In the study, presented at the annual meeting of the American Academy of Neurology, researchers showed these problems were more common when women took Depakote during pregnancy compared with women who took the newer drug Lamictal.

Death of the fetus, birth defects, and developmental delays, such as walking and speech delays, occurred in 28% of children whose mothers took Depakote compared with just 2% of children whose mothers took Lamictal.

Similar problems were also seen with the use of other seizure medications during pregnancy. Among these other medications, 10% of children whose mothers took Tegretol and 7% of children born to mothers who took Dilantin experienced such problems.

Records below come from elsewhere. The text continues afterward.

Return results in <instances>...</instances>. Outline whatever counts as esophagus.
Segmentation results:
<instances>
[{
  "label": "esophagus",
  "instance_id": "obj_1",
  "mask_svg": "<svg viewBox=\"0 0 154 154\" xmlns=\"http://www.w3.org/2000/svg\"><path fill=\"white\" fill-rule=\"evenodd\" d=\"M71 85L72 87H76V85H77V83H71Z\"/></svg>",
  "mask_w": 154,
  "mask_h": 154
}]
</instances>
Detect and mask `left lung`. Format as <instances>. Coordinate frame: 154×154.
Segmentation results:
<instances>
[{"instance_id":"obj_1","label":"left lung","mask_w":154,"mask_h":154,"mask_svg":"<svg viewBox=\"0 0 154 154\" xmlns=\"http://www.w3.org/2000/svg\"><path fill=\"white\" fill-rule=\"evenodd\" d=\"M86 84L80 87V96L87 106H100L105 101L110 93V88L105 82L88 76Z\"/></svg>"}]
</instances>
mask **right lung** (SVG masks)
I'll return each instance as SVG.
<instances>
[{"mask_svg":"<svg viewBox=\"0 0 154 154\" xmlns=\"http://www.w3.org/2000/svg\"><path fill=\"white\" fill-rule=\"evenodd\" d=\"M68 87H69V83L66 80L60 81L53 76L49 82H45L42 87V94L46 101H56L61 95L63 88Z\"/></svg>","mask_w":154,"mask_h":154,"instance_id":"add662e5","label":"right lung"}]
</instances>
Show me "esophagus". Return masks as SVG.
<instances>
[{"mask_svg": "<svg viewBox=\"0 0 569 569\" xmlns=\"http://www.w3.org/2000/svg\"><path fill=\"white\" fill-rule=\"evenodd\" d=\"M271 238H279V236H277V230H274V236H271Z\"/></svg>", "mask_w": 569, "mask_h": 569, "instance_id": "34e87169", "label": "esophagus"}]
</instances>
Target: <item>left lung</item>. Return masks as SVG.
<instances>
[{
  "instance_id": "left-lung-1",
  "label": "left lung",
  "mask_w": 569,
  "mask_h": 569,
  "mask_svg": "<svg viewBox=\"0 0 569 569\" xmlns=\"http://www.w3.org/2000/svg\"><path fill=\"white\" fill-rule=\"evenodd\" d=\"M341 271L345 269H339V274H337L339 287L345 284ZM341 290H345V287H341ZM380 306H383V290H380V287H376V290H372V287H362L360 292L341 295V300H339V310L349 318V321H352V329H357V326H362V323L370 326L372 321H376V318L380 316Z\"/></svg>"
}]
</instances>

The oldest children in the study are now 2 ½, and researcher Page Pennell, MD, of Atlanta's Emory University School of Medicine, says they need to be followed for several more years to determine if developmental differences persist.

Evidence Mounting

Pennell says most women who take seizure medication for epilepsy need to stay on the drugs during pregnancy because uncontrolled seizures during pregnancy can cause miscarriages.

The conventional wisdom has been that taking seizure medication doubles a woman's risk of having a child with birth defects. But Pennell says it is becoming clear that certain seizure medications carry a higher risk of birth defects than others.

"The evidence against the use of [Depakote] by women during pregnancy is mounting, but the message has not gotten out," Pennell says. "This drug is being increasingly prescribed for other conditions like migraines, bipolar disorder, and mood disorders."

Pennell and colleagues presented data from the five-year study a year early, she says, because the findings were so striking. -->

A spokeswoman for Depakote manufacturer Abbott Laboratories tells WebMD that the fact that only 25 women in the study took the drug could easily have distorted the findings.

"[Depakote] has been around for more than 20 years, and more than 3 million people have been treated," says Laureen Cassidy. "Untreated epilepsy has potentially serious or fatal consequences for both the mother and the child."